The weather in the Coachella Valley performed perfectly for the kick-off of Assemblyman V. Manuel Pérez’s renewable energy tour Friday, with a brisk wind spinning through hundreds of turbines in North Palm Springs as if on cue.
Pérez, D-Coachella, was in town with a small busload of state legislators and area energy leaders as part of a fact-finding mission for his Select Committee on the Renewable Energy Economy in Rural California.
After the Palm Springs stop, the group headed to Imperial County for tours of a solar project in Niland and a geothermal plant in Calipatria, followed by a public hearing in El Centro.
Assemblymen Das Williams, D-Santa Barbara, and Jose Solorio, D-Santa Ana, were also on the tour, where the main topics were promoting more renewable energy development and green jobs in the region and focusing on any roadblocks in the way.
“I prefer we build here, keep jobs here,” Pérez said.
Fritz Noble of Wintec Energy, a company that pioneered wind farms in the San Gorgonio Pass 30 years ago, pointed to ongoing concerns about lack of transmission lines.
“Transmission constrains maximum generation,” he said. “We have projects we’d love to do, but we can’t.”
Devers-Palo Verde 2, a new transmission line Southern California Edison has under construction to hook up with large-scale solar projects east of the Coachella Valley is already at capacity, he said, and it’s not expected to come on line till next year.
“The queue is clogged,” he said.
At the hearing in El Centro, Neil Millar, director of infrastructure development for the California Independent System Operator, which controls power flows on the grid, confirmed that he has applications for grid connections from renewable energy projects totaling more than 46,000 megawatts.
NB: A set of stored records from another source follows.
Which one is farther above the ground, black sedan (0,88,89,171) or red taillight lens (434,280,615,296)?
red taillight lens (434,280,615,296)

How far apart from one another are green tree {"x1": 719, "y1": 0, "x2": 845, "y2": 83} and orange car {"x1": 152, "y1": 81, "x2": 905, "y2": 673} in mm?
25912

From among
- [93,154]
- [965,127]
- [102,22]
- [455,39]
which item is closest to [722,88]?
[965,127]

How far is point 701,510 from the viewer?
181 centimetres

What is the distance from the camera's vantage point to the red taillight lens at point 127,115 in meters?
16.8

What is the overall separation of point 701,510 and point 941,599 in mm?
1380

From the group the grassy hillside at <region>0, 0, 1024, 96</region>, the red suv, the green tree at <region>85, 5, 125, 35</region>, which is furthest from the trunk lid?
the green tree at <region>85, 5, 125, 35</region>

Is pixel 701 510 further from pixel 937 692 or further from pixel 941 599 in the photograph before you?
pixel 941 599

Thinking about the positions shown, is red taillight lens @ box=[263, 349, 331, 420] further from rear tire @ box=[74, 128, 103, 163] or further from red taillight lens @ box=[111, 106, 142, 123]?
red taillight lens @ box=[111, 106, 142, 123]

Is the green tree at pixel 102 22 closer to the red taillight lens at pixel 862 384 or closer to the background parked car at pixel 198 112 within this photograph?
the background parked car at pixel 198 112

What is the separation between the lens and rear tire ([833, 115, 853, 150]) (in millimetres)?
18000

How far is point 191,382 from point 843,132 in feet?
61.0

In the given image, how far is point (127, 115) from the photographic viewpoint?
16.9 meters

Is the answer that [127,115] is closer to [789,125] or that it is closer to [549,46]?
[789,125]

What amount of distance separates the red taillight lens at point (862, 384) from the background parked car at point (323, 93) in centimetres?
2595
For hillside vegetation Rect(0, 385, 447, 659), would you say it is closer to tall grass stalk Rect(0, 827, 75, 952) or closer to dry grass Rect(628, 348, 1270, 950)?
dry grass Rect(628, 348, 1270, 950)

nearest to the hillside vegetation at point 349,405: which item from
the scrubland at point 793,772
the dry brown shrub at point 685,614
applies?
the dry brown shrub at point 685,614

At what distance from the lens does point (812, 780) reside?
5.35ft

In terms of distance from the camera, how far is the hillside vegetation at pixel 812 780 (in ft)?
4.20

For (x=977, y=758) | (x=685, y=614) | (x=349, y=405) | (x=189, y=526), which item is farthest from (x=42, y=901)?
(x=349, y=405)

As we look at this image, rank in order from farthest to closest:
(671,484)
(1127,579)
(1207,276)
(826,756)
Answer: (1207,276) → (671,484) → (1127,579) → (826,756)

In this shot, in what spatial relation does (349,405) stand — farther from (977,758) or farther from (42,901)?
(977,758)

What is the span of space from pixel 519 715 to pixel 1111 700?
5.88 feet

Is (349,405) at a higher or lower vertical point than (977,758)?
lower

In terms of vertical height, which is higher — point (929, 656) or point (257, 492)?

Some of the other issues raised during the day:
• Natural gas: A repeated theme during the day was the growing threat to renewable energy development from the plunging prices of natural gas.
In the past four years, natural gas prices have fallen from $12.50 per million British thermal units – the standard measurement for natural gas – to $2.30, said Jonathan Weisgall, vice president at MidAmerican Energy Holdings Company, who spoke at the hearing in El Centro.
“It’s crowding out renewable,” he said.
“This is a very risky business,” agreed Mark T. Gran, vice president for community relations for CalEnergy Operating Corporation, which runs 10 geothermal plants near the Salton Sea. “When utilities go out, they’re looking for the cheapest price. “
The irony, he said, is that geothermal power provides stable, reliable power, filling in the gaps of intermittent solar and wind and making fast-starting natural gas peaker plants less necessary.
• Incentives needed: While most solar and wind developers have accepted the end of federal renewable energy incentives, such as the Department of Energy loan guarantee program, they are worried about state incentives, such as the property tax exemption for solar projects.
At the Sun Peak solar project in Niland, a 23 megawatt project coming on line in April, Pérez heard from company CEO David Rennie that he and other solar developers are already worried that the exemption won’t be renewed when it expires in 2016.
Without the incentive, “we don’t know if we’re going to be able to finance,” he said.
• The mix: Renewable energy producers said California’s aggressive goal to produce 33 percent of its power from renewable by 2020 was working in driving solar, wind and geothermal development in the state.
But they said, utilities are not balancing the kinds of power they are buying to keep reliable supplies on the grid.
Andy Horn, director of natural resources development for Imperial County, suggested a carve-out in the state’s renewable energy standard to ensure utilities had to balance their solar and wind supplies with geothermal.
“We think geothermal should be given equal consideration,” he said. “It can be brought on line.”
The utilities are supposed to buy energy on the basis of “least cost, best fit,” Weisgall said. “The role of the investor owned utilities is to look at value. Cheap is not necessarily value.”
Pérez said state policies might be able help keep the state’s renewable energy supplies diversified, but they would have to be carefully balanced to ensure affordable electric rates.
“We can’t intervene where it hurts the market, where it hurts families,” he said.